Material shown:
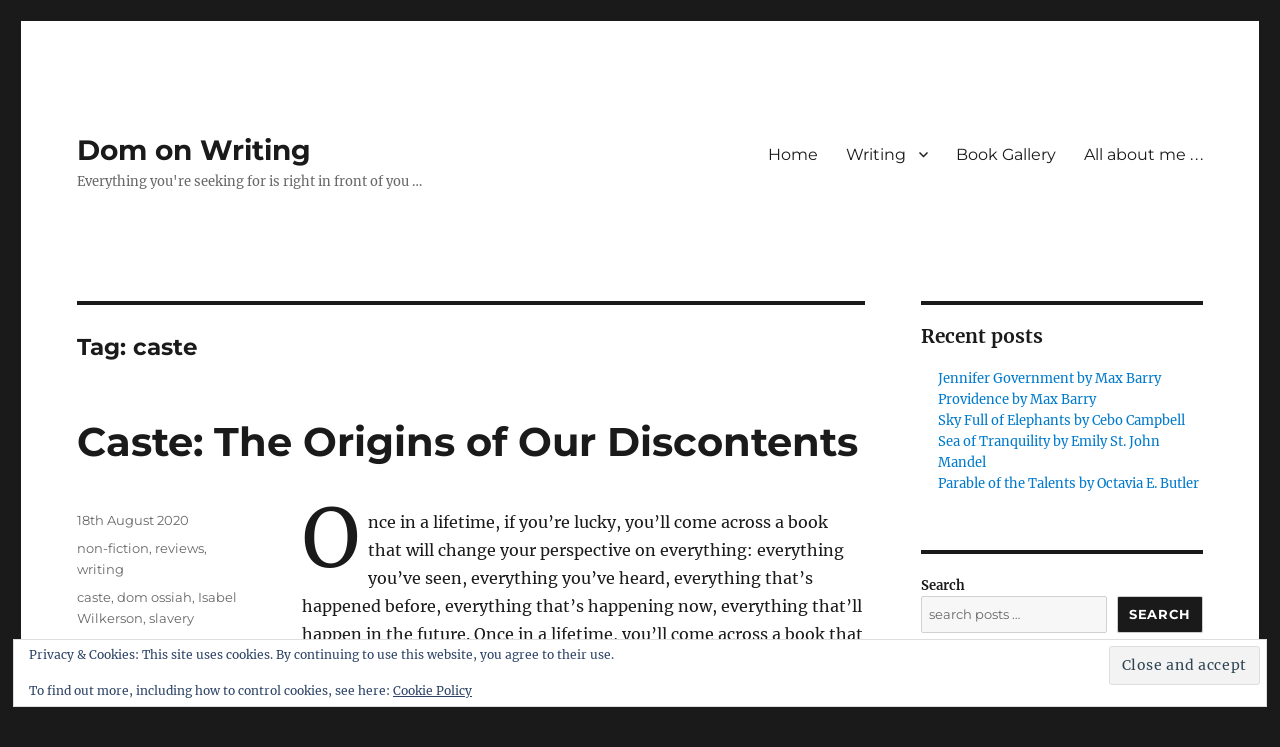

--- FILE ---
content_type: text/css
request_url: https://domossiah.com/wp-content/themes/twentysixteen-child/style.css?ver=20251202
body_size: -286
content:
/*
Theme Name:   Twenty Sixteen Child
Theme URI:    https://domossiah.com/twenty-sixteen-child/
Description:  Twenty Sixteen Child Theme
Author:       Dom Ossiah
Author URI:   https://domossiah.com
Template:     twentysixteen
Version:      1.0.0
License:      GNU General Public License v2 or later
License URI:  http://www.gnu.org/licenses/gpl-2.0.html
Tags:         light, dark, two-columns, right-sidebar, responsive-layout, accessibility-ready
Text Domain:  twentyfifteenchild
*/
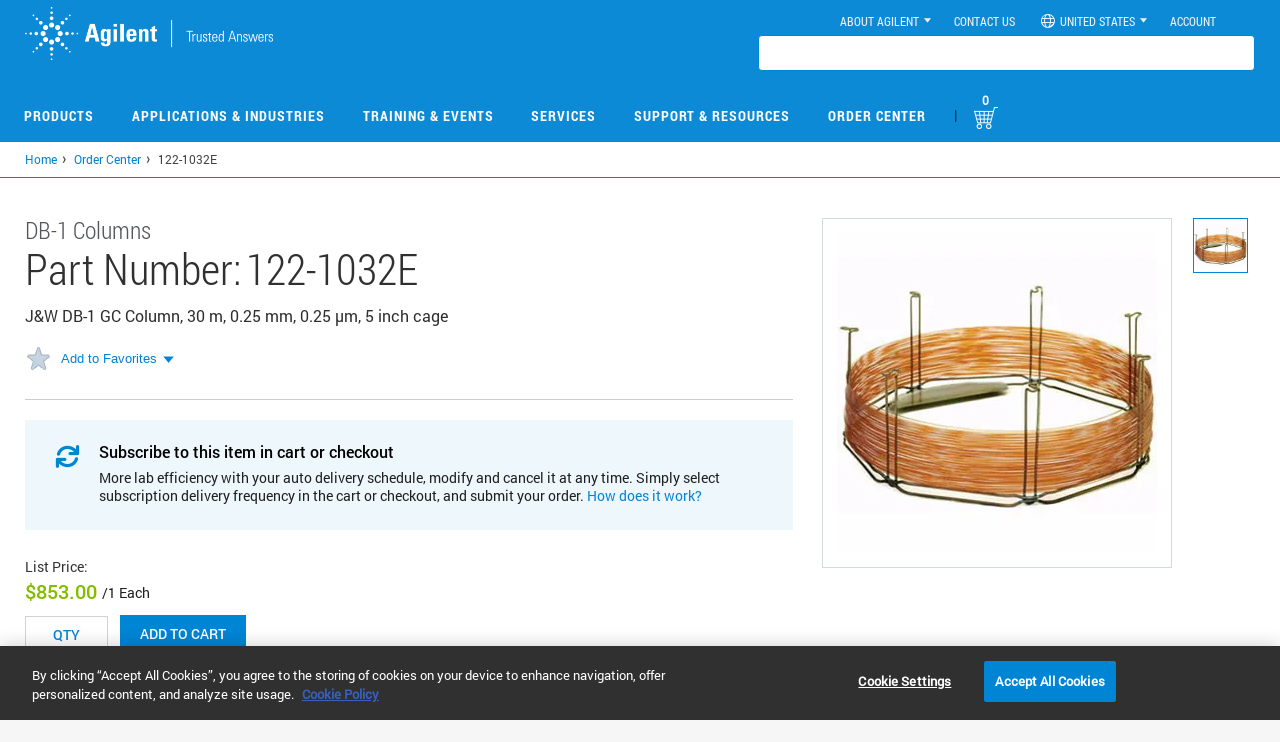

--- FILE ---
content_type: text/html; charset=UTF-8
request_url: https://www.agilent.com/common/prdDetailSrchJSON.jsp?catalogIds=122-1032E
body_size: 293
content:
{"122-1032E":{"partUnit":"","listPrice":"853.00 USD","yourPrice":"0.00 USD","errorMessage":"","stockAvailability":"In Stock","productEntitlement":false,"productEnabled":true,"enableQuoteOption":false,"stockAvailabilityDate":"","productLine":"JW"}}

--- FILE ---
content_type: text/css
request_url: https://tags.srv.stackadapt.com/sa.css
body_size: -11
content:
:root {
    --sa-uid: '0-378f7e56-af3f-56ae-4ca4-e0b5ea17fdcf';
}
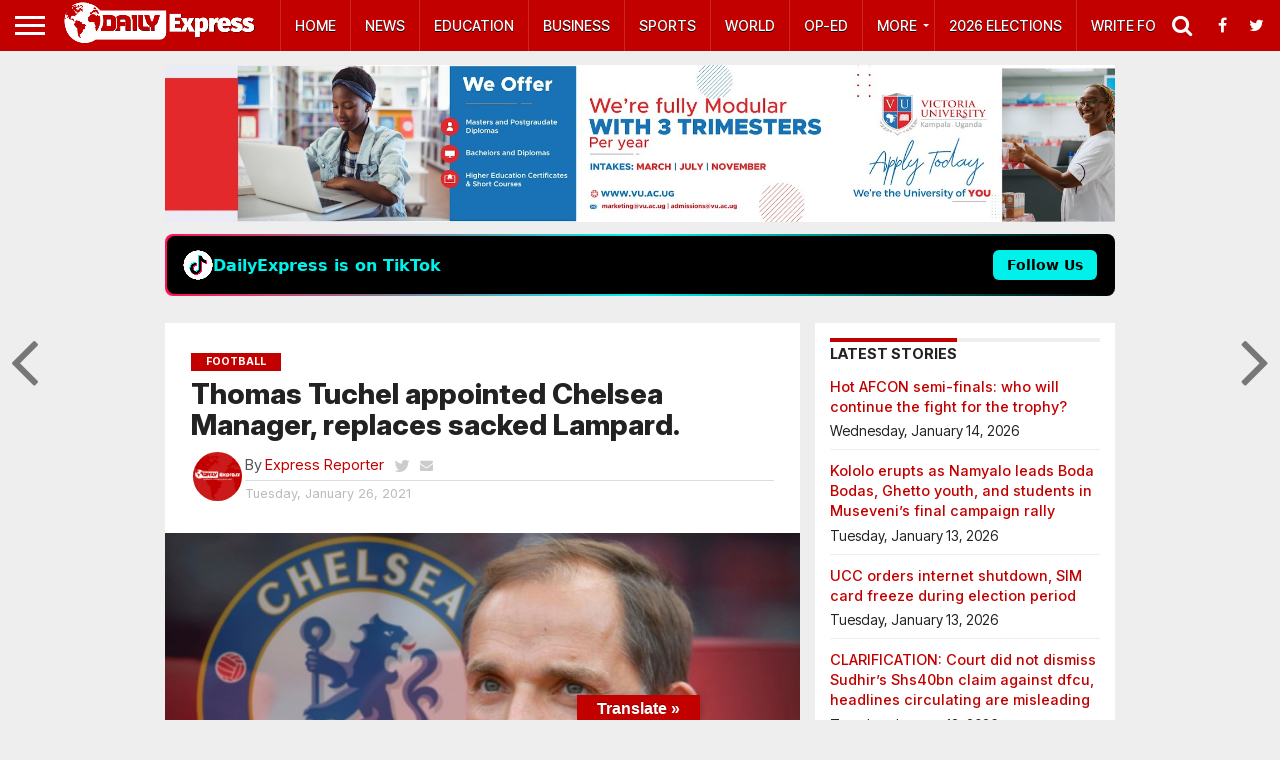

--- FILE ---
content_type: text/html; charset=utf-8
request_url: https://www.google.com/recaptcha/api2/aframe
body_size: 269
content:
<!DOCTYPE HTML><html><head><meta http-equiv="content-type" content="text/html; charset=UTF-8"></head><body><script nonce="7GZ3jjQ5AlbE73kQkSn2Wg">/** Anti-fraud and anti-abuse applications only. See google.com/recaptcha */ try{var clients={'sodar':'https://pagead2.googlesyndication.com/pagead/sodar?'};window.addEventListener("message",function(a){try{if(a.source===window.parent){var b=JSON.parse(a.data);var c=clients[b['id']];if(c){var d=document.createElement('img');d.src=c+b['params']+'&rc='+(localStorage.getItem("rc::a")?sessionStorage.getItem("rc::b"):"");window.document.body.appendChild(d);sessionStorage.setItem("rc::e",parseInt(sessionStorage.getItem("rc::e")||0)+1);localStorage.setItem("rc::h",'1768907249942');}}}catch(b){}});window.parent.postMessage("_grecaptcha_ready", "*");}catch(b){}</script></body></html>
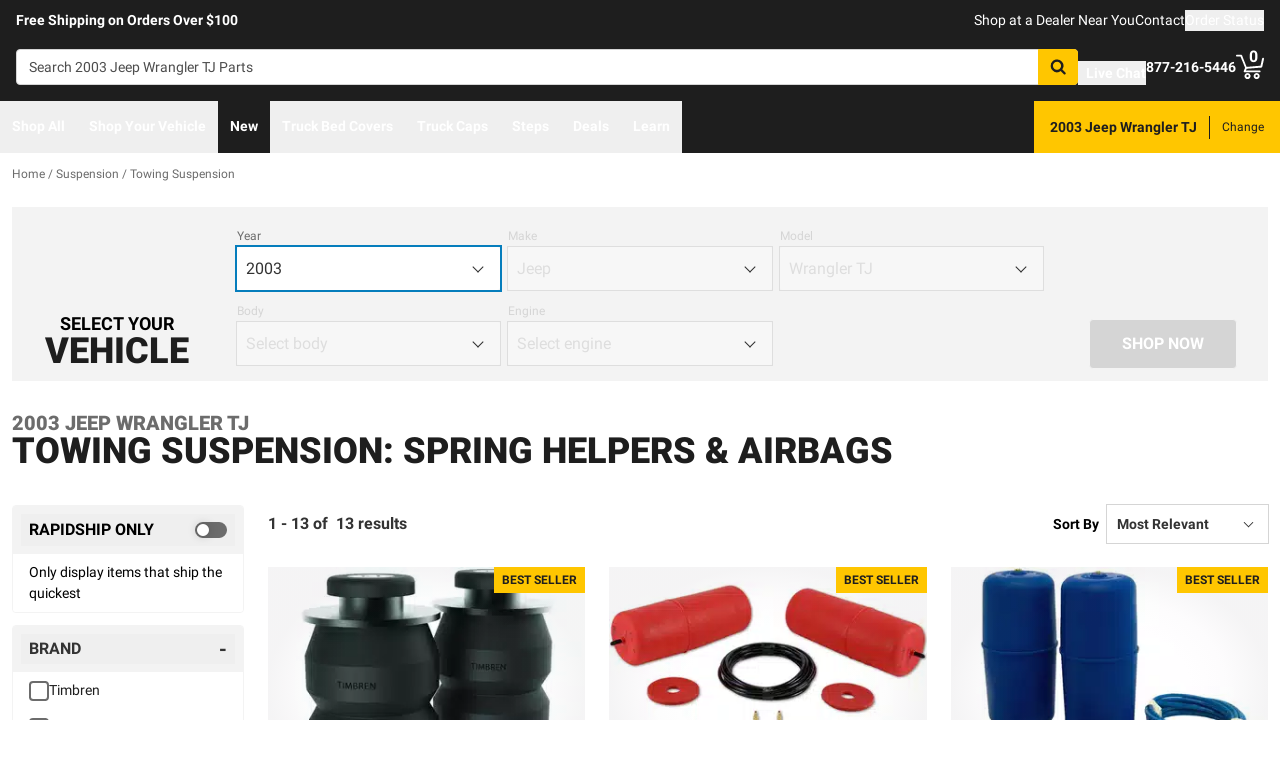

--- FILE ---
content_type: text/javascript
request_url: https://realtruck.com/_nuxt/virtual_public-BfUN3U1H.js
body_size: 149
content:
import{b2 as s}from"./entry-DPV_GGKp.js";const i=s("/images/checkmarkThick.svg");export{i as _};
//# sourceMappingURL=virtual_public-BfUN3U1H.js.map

Problem description: Output the listing above exactly, pictures omitted.

Solution to this task:
--- FILE ---
content_type: text/css
request_url: https://domossiah.com/wp-content/themes/twentysixteen-child/style.css?ver=20251202
body_size: -286
content:
/*
Theme Name:   Twenty Sixteen Child
Theme URI:    https://domossiah.com/twenty-sixteen-child/
Description:  Twenty Sixteen Child Theme
Author:       Dom Ossiah
Author URI:   https://domossiah.com
Template:     twentysixteen
Version:      1.0.0
License:      GNU General Public License v2 or later
License URI:  http://www.gnu.org/licenses/gpl-2.0.html
Tags:         light, dark, two-columns, right-sidebar, responsive-layout, accessibility-ready
Text Domain:  twentyfifteenchild
*/

--- FILE ---
content_type: text/html; charset=UTF-8
request_url: https://www.agilent.com/common/prdDetailSrchJSON.jsp?catalogIds=122-1032E
body_size: 293
content:
{"122-1032E":{"partUnit":"","listPrice":"853.00 USD","yourPrice":"0.00 USD","errorMessage":"","stockAvailability":"In Stock","productEntitlement":false,"productEnabled":true,"enableQuoteOption":false,"stockAvailabilityDate":"","productLine":"JW"}}

--- FILE ---
content_type: text/css
request_url: https://tags.srv.stackadapt.com/sa.css
body_size: -11
content:
:root {
    --sa-uid: '0-378f7e56-af3f-56ae-4ca4-e0b5ea17fdcf';
}

--- FILE ---
content_type: text/html; charset=utf-8
request_url: https://www.google.com/recaptcha/api2/aframe
body_size: 269
content:
<!DOCTYPE HTML><html><head><meta http-equiv="content-type" content="text/html; charset=UTF-8"></head><body><script nonce="7GZ3jjQ5AlbE73kQkSn2Wg">/** Anti-fraud and anti-abuse applications only. See google.com/recaptcha */ try{var clients={'sodar':'https://pagead2.googlesyndication.com/pagead/sodar?'};window.addEventListener("message",function(a){try{if(a.source===window.parent){var b=JSON.parse(a.data);var c=clients[b['id']];if(c){var d=document.createElement('img');d.src=c+b['params']+'&rc='+(localStorage.getItem("rc::a")?sessionStorage.getItem("rc::b"):"");window.document.body.appendChild(d);sessionStorage.setItem("rc::e",parseInt(sessionStorage.getItem("rc::e")||0)+1);localStorage.setItem("rc::h",'1768907249942');}}}catch(b){}});window.parent.postMessage("_grecaptcha_ready", "*");}catch(b){}</script></body></html>

--- FILE ---
content_type: text/javascript
request_url: https://realtruck.com/_nuxt/virtual_public-BfUN3U1H.js
body_size: 149
content:
import{b2 as s}from"./entry-DPV_GGKp.js";const i=s("/images/checkmarkThick.svg");export{i as _};
//# sourceMappingURL=virtual_public-BfUN3U1H.js.map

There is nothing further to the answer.